__Task 1__.
In the post about AI image generation of Vietnam, which tool is called the most powerful?
__Task 2__.
Repeat the part of the post about AI image generation of Vietnam between "To some extent, this" and "been very impressed!!", inclusive.
__Task 3__.
Carry on the post about AI image generation of Vietnam from its last sentence.

__Text section__.
:::::

A little over a year ago, I started learning about AI image generation. There are a lot of tools for creating AI images. Perhaps the most popular is Midjourney. You have to pay for Midjourney, but it produces very high-quality images without the need to know much about what you are doing.
The most powerful tool, however, is ComfyUI. ComfyUI is free, and it has a node-based interface that allows you to have maximum control and freedom to experiment. However, it has a definite learning curve, and you need a powerful computer to run the most recent models.
I started working with these tools a year ago, then got distracted with other matters, but now I’m back trying to work with these tools again. One thing I noticed a year ago, and which I still see now, is that Vietnam does not do well when it comes to AI image generation. Let me explain what I mean.
Today, one of the best AI image generation models is called Flux Dev, and when I asked it to produce for me the following:
“A fashionable young Vietnamese man and woman walking side by side down the street in 1960s Saigon. The man is wearing a white suit and sunglasses. The woman is wearing an ao dai with a retro design and sunglasses. The woman has a beehive hair style.”
. . . what Flux produced for me was images of what look more like Chinese couples (well, the guy on the right might be Vietnamese?) walking somewhere in the Chinese world. . .
Then I used another tool (Freepik – but it’s not free) that can create images from sketches. It has an “imagination” slider. As you move the slider to the right, it increasingly “imagines” a realistic image based on a sketch and prompt.
I uploaded an image from an old advertisement of a Vietnamese woman sewing and added the prompt “A Vietnamese woman in the 1930s sewing.”
And as I moved the slider to the right. . . it imagined. . . a Chinese woman in the 1930s sewing!!
Then a year ago, I asked Midjourney to create images of a Vietnamese woman in an ao dai reading in a house in 1930s Hanoi, or something like that.
And this is what I got:
Well, this person is not Chinese, but. . .
So, do you see the problem we have here? Whatever data AI image generation models are trained on obviously does not include much or good data on Vietnamese and Vietnam.
To some extent, this can be addressed by using a Low-Rank Adaptation (LoRA). LoRAs are small models that have been trained on a specific dataset. They “fine-tune” larger models by giving them specific information about something.
In the case of Vietnam, some people have created Vietnam-specific LoRAs, such as the ones below:
What do you see? Women! Why? Because the world of AI image generation is being driven by guys who like to look at pictures of beautiful girls.
That’s ok for our purposes here though, because in our original attempt to create an image of a fashionable couple in 1960s Saigon, that of course included a woman wearing an ao dai. So, I connected an ao dai LoRA to the Flux (Schnell) model and this is what I got:
That is not 1960s Saigon, but damn those ao dais are cool!! Madame Trần Lệ Xuân would have been very impressed!!
If someone made a movie about 1960s Saigon and had actors like these in it. . . I would watch that movie. Sure, it wouldn’t be completely accurate, but damn that couple looks cool!!
As for accuracy, I actually find that some of the older models did a better job, even though the quality was not as good.

:::::

__Collected data__.
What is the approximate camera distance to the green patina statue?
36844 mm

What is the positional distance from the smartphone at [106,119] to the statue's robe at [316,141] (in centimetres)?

:::::

__Right answer 1__.
ComfyUI

__Right answer 2__.
To some extent, this can be addressed by using a Low-Rank Adaptation (LoRA). LoRAs are small models that have been trained on a specific dataset. They “fine-tune” larger models by giving them specific information about something.
In the case of Vietnam, some people have created Vietnam-specific LoRAs, such as the ones below:
What do you see? Women! Why? Because the world of AI image generation is being driven by guys who like to look at pictures of beautiful girls.
That’s ok for our purposes here though, because in our original attempt to create an image of a fashionable couple in 1960s Saigon, that of course included a woman wearing an ao dai. So, I connected an ao dai LoRA to the Flux (Schnell) model and this is what I got:
That is not 1960s Saigon, but damn those ao dais are cool!! Madame Trần Lệ Xuân would have been very impressed!!

__Right answer 3__.
Here are some images that I created using some older (SD1 and SDXL) models:
Although the quality is not as good, I think that these images do a better job of capturing Saigon in the 1960s, but they do so not because they know what Saigon looked like, but more because they are trained on generic imagery of cars and Asian buildings (maybe from Bangkok?) from the 1960s.
Meanwhile, the newer Flux models suffer from what we can call the “Midjourney effect,” that is, they have become more cinematic and glossy, like they are coming out of a fashion magazine.
Yes, I know that in my prompt I wrote a“fashionable” young Vietnamese man and woman, but even when I take the word “fashionable” out, with the newer models I still get images like these:
My point here is that if we consider that AI images will become increasingly common, then societies and countries should pay attention to the kinds of images AI produces of their society and country.
And if they don’t like what they see, then they should make the effort to train models or LoRAs that can do a better job.
As an historian, I generally feel unsatisfied with what I see. In my dream world, this is something that a branch in the professional field of History would focus on: visually creating the past by developing models and LoRAs for various historical periods and settings.
In reality, and as is already happening with people who create LoRAs for beautiful girls in ao dais, it will more likely be individuals interested in the past who will create LoRAs in ways that appeal to their tastes.
It will be fascinating to see where this all leads!!
In ten years time actors and cameras will have become redundant.
It looks that way, at least for a lot of them. . .
LMK: “That is not 1960s Saigon, but damn those ao dais are cool!! Madame Trần Lệ Xuân would have been very impressed!!”
Your claim regarding Madame Trần Lệ Xuân may not be accurate. The áo dàis in the AI-pictures have collar, whereas she preferred ones without collar. I remember reading in William Colby’s “Lost Victory” that the collar was considered by Madame TLX to be a remnant of Chinese influence, which had to be eradicated. Hence the introduction of the collarless Áo dài bà Nhu. In that sense, it amounted to an abortive attempt at Thoát Trung avant la lettre, given the enduring popularity of the áo dài with collar.
https://vania.com.vn/products/ao-dai-ba-nhu
Reading this is like reading a review that points to an issue that you knew wasn’t solid but you sent the paper off anyway. . . I forgot about the collar issue, but I also wasn’t sure if she would be pleased. 🙂
I’m an absolute layman in history but somewhat a student of AI. Generative AI is fun but it bugs me when the output only has the vibe but is inaccurate. Maybe there can be historians well-versed in AI who train models and create datasets of highly accurate generated images, and that becomes the standard so that AI users have something to base on. Otherwise they’d have a misinformed view of the past. This could be an interesting development for the academia in the near future.
Thanks for the comment. I completely agree with you. I don’t see academia contributing to this (way too slow at adapting to change). My guess is that individual history enthusiasts will be the ones who do this (and if you look at Civit Ai you can already see that happening, although it’s still very limited), and that in the end we’ll end up with a variety of models to work with (some better than others). I’m planning on getting started on this myself soon.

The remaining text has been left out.